There are 4 different forms of derivatives. Let’s take a quick look at them.
It is a contract that enables a seller or a buyer to make a transaction with a certain asset at a pre-decided price, as they work with a certain timeline. Same as with CFDs, the trader isn’t obliged to purchase the asset as per the contract. This is a clear distinction between futures and options.
This is a contract that is customized for catering to the requirements of a trader. It is generally conducted in over-the-counter exchanges. You must take risk factors into considerations. Like CFDs, these instruments can also be traded on margin.

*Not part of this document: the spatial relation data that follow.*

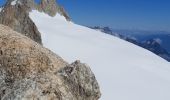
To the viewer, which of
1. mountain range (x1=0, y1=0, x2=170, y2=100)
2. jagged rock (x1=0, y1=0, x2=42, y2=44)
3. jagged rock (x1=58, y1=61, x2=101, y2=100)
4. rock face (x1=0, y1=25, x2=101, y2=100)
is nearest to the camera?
rock face (x1=0, y1=25, x2=101, y2=100)

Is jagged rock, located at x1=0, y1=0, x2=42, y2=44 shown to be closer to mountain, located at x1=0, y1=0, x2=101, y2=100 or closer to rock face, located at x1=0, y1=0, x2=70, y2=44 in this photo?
rock face, located at x1=0, y1=0, x2=70, y2=44

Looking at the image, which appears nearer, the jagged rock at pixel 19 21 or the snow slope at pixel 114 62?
the snow slope at pixel 114 62

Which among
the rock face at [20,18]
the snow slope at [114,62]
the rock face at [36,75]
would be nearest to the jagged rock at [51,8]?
the rock face at [20,18]

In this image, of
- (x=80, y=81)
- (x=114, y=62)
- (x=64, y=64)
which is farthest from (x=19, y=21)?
(x=80, y=81)

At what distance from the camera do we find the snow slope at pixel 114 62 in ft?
107

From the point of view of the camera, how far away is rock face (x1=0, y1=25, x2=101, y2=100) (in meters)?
11.3

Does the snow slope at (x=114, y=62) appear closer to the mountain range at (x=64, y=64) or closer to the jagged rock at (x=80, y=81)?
the mountain range at (x=64, y=64)

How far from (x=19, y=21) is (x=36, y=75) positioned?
106 feet

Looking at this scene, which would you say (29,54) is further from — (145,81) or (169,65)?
(169,65)

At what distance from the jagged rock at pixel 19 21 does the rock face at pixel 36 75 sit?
2028 cm

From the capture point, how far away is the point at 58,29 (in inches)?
2130

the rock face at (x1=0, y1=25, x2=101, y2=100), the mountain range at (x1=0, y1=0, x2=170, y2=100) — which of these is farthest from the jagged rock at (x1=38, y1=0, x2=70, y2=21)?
the rock face at (x1=0, y1=25, x2=101, y2=100)

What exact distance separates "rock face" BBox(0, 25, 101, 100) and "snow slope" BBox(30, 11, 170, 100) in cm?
1072

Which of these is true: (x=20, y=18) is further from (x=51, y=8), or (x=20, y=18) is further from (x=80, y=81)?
(x=80, y=81)
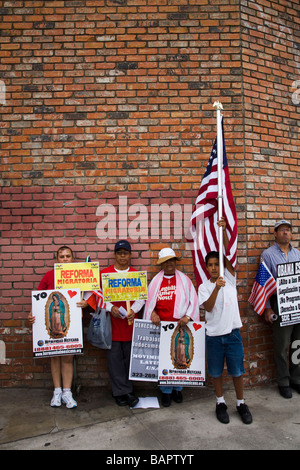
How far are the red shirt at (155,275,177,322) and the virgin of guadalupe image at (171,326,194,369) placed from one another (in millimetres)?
171

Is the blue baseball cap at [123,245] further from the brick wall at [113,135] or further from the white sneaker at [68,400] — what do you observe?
the white sneaker at [68,400]

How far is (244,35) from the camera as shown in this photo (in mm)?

This occurs between two parties that come together just to make a profit by planning out exchange cash flows at a particular time in future. The assets that are exchanged are notes, loans, bonds, or other financial assets that are also used for CFDs.
It is a contract that obligates a trader to buy, or sell, an asset at a predefined future price and date.
Contracts for Difference (CFDs) are derivates tracking the price performance of the underlying instruments. Brokerages offer CFDs based on FX, stocks, indices, commodities, cryptocurrencies, or other popular asset classes.
With the popularity of cryptocurrency continuing to spread like wildfire, traders keep finding price changes profitable, while trying to make the most of them.
The introduction of Bitcoin CFDs with easyMarkets has provided traders with a new tool that they can use for mitigating risk, just by signing a contract. Traders see this as an opportunity to derive profit just by identifying a cryptocurrency with a low price and purchasing using CFDs, only to sell as the price increases. However, you should know that this strategy is quite risky. In case you plan to use it, it should come into play in a bullish market trend.
Traders can also generate returns by shorting. It proves useful when the market is in a downward trend. Traders borrow crypto from a third party such as a broker or an exchange and then sell it when they think that the cost is going to drop. After the price falls, traders purchase the same amount of assets but at a lower price.